Original lab written by: Emily J. King

Goals: Calculate if a set of vectors is linearly independent or if a vector is in a spans. Calculate an orthonormal basis given a basis. Implement orthogonal projections onto subspaces and relate their output to direct sums of subspaces. Use the output of certain change of bases (e.g., discrete cosine transformation) or change of coordinates to characterize data. 

In [None]:
import matplotlib.pyplot as plt
import numpy as np 
from numpy.linalg import matrix_rank as rank # for determining dimension of span
from scipy.fftpack import dct # for discrete cosine transformation

Section 1: Dimension and linear independence

Create four random vectors x, y, z, w in R^7.

In [None]:
x=np.random.rand(7)
y=np.random.rand(7)
z=np.random.rand(7)
w=np.random.rand(7)

Randomly chosen vectors in R^n are typically linearly independent, as long as the number of vectors is less than or equal to n.  (Without getting into the technical details, if you ask a computer for a set of <= n random vectors in R^n, one can basically guarantee that they will be linearly independent.)

Let's check that by testing the dimension of their span by computing the rank of the matrix with x, y, z, and w as columns.

In [None]:
rank(np.column_stack((x,y,z,w)))

We got 4 as the rank, which means the 4 vectors are indeed linearly independent.  Another way of saying the same thing is that x, y, z, and w form a basis for their span.

Now let's compute the dimension of the span of x, y, z, w, and x+y+z+w.

In [None]:
rank(np.column_stack((x,y,z,w,x+y+z+w)))

It's still 4, even though there are 5 vectors.  This tells us that x, y, z, w, and x+y+z+w are linearly dependent.  But this makes sense as we can literally see how the fifth vector is a linear combination of the other four.

More generally, we can test if a vector v is in the span of vectors u_1, u_2, ..., u_n by comparing the dimensions of the spans of (u_1, u_2, ..., u_n) and (u_1, u_2, ..., u_n, v).  If the two numbers are equal, then v was already in the span of the (u_1, u_2, ..., u_n) and didn't "add" any new information.

Let's add four more random vectors to the original set and test the dimension.

In [None]:
rank(np.column_stack((x,y,z,w,np.random.rand(7),np.random.rand(7),np.random.rand(7),np.random.rand(7))))

What happened?  Even though there are 8 random vectors, the vectors are in the 7-dimensional space R^7.  Thus, they cannot span a space of dimension greater than 7.  In particular, the vectors must be linearly dependent.

Section 2: Orthonormal bases and orthogonal projections

We know that x, y, z, and w from above form a basis for their span.  How could we generate an orthonormal basis with the same span?  There are many ways to do that on a computer.  We will use the singular value decomposition (SVD) because in Module 11 we will learn some of the theory behind the SVD (as well as teasing another application in Module 9).

Assume that A is a matrix with m columns in R^n spanning a d-dimensional subspace.

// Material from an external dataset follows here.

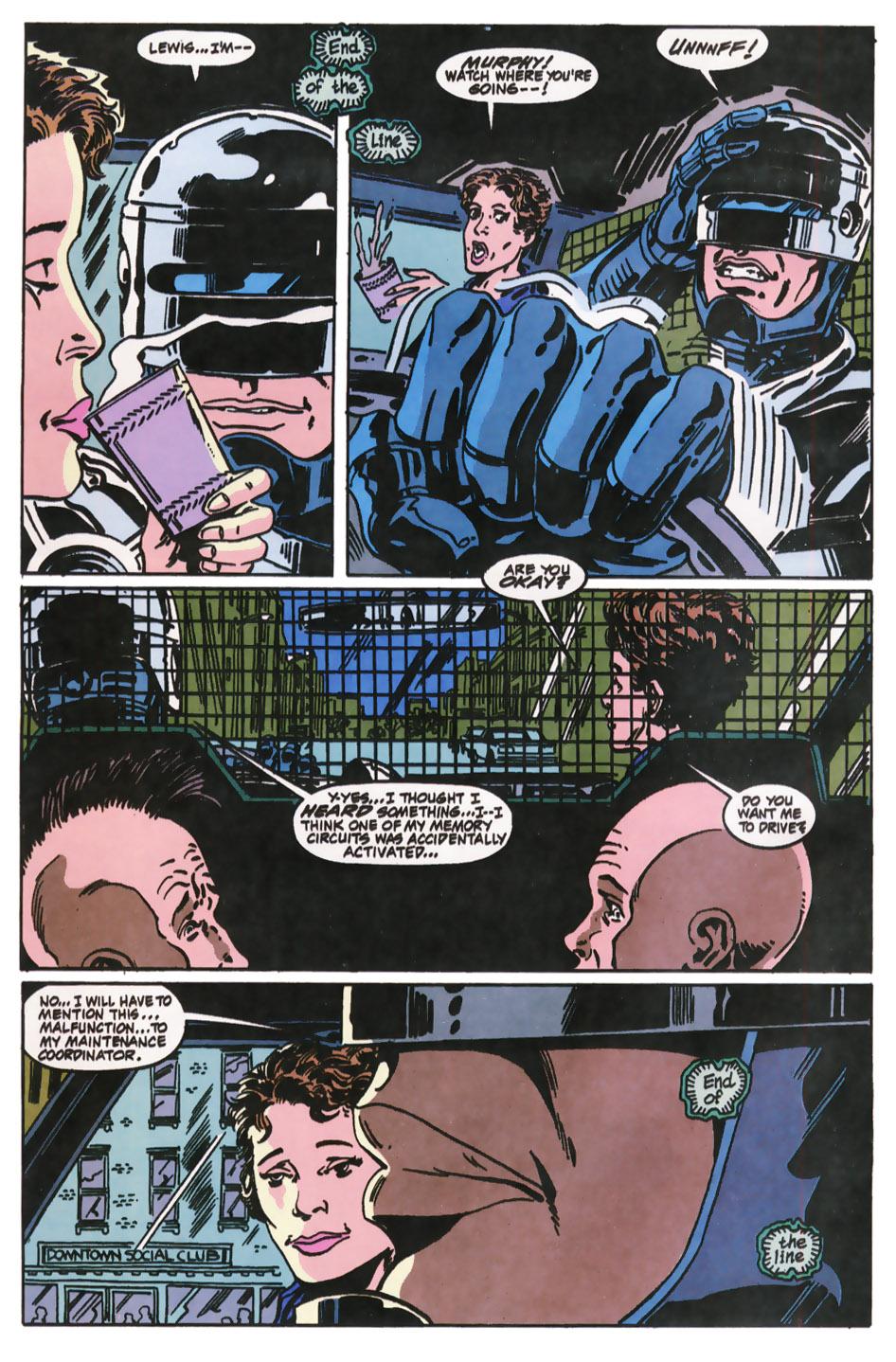 Read online Robocop (1990) comic -  Issue #11 - 8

For now, just accept the SVD as a magic wand from Matica that takes A and returns a set of three matrices.  The first matrix it returns (typically labeled U) has as its first d column an orthonormal basis for the span of the columns of A.

In [None]:
U = np.linalg.svd(np.column_stack((x,y,z,w)))[0]
xyzwONB=U[:,0:4]
xyzwONB

Let's test that the columns of xyzwONB are indeed orthonormal.  Instead of one-by-one computing u_i^T u_j for each pair of columns, we can compute one matrix multiplication to get all of the inner products.  This is called the gram matrix or grammian of the vectors.

In [None]:
xyzwONB.T@xyzwONB

The (i,j) entry of the matrix above is the inner product of the ith column of xyzwONB with the jth columns of xyzwONB.  Up to floating point arithmetic, the above matrix is the 4x4 identity matrix.  This means that the norm squared of each vector (i.e., the inner product with itself) is 1 and the inner product of any two different vectors is 0. So, this set is definitely orthonormal.  This also means it is linearly independent.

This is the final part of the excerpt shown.